[Saved entries]

────────────────────

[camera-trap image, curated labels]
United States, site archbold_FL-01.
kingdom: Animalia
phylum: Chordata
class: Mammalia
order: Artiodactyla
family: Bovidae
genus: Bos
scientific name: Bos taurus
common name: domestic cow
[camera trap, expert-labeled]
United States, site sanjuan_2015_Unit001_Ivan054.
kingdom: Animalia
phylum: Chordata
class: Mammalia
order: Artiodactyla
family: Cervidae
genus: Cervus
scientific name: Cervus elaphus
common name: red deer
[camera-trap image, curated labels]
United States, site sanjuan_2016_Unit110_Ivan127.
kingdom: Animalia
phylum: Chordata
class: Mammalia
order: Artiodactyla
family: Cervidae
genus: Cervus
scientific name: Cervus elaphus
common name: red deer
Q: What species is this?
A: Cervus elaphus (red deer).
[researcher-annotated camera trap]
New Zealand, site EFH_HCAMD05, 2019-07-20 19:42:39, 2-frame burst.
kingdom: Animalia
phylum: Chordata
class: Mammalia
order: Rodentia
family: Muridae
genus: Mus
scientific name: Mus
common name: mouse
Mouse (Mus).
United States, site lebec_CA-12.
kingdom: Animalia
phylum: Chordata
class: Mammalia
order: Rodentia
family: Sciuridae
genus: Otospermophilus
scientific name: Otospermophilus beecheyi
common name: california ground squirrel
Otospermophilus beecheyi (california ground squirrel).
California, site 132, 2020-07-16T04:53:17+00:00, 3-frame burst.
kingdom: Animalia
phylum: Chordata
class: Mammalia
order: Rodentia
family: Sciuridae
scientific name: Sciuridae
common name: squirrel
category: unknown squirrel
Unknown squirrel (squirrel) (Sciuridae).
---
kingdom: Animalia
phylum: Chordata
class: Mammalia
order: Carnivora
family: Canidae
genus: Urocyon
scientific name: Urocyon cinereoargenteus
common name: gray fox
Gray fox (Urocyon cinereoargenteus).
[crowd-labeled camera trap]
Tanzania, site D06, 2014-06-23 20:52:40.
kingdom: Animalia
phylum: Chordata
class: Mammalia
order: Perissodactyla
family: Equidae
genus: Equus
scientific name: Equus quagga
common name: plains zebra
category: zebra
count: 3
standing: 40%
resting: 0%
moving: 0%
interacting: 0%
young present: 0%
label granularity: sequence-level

────────────────────

**EXERCISE DIRECTIONS**:
Recopy all the entries faithfully, leaving none out.

**SOLVED EXERCISE**:
[camera-trap image, curated labels]
United States, site archbold_FL-01.
kingdom: Animalia
phylum: Chordata
class: Mammalia
order: Artiodactyla
family: Bovidae
genus: Bos
scientific name: Bos taurus
common name: domestic cow
[camera trap, expert-labeled]
United States, site sanjuan_2015_Unit001_Ivan054.
kingdom: Animalia
phylum: Chordata
class: Mammalia
order: Artiodactyla
family: Cervidae
genus: Cervus
scientific name: Cervus elaphus
common name: red deer
[camera-trap image, curated labels]
United States, site sanjuan_2016_Unit110_Ivan127.
kingdom: Animalia
phylum: Chordata
class: Mammalia
order: Artiodactyla
family: Cervidae
genus: Cervus
scientific name: Cervus elaphus
common name: red deer
Q: What species is this?
A: Cervus elaphus (red deer).
[researcher-annotated camera trap]
New Zealand, site EFH_HCAMD05, 2019-07-20 19:42:39, 2-frame burst.
kingdom: Animalia
phylum: Chordata
class: Mammalia
order: Rodentia
family: Muridae
genus: Mus
scientific name: Mus
common name: mouse
Mouse (Mus).
United States, site lebec_CA-12.
kingdom: Animalia
phylum: Chordata
class: Mammalia
order: Rodentia
family: Sciuridae
genus: Otospermophilus
scientific name: Otospermophilus beecheyi
common name: california ground squirrel
Otospermophilus beecheyi (california ground squirrel).
California, site 132, 2020-07-16T04:53:17+00:00, 3-frame burst.
kingdom: Animalia
phylum: Chordata
class: Mammalia
order: Rodentia
family: Sciuridae
scientific name: Sciuridae
common name: squirrel
category: unknown squirrel
Unknown squirrel (squirrel) (Sciuridae).
---
kingdom: Animalia
phylum: Chordata
class: Mammalia
order: Carnivora
family: Canidae
genus: Urocyon
scientific name: Urocyon cinereoargenteus
common name: gray fox
Gray fox (Urocyon cinereoargenteus).
[crowd-labeled camera trap]
Tanzania, site D06, 2014-06-23 20:52:40.
kingdom: Animalia
phylum: Chordata
class: Mammalia
order: Perissodactyla
family: Equidae
genus: Equus
scientific name: Equus quagga
common name: plains zebra
category: zebra
count: 3
standing: 40%
resting: 0%
moving: 0%
interacting: 0%
young present: 0%
label granularity: sequence-level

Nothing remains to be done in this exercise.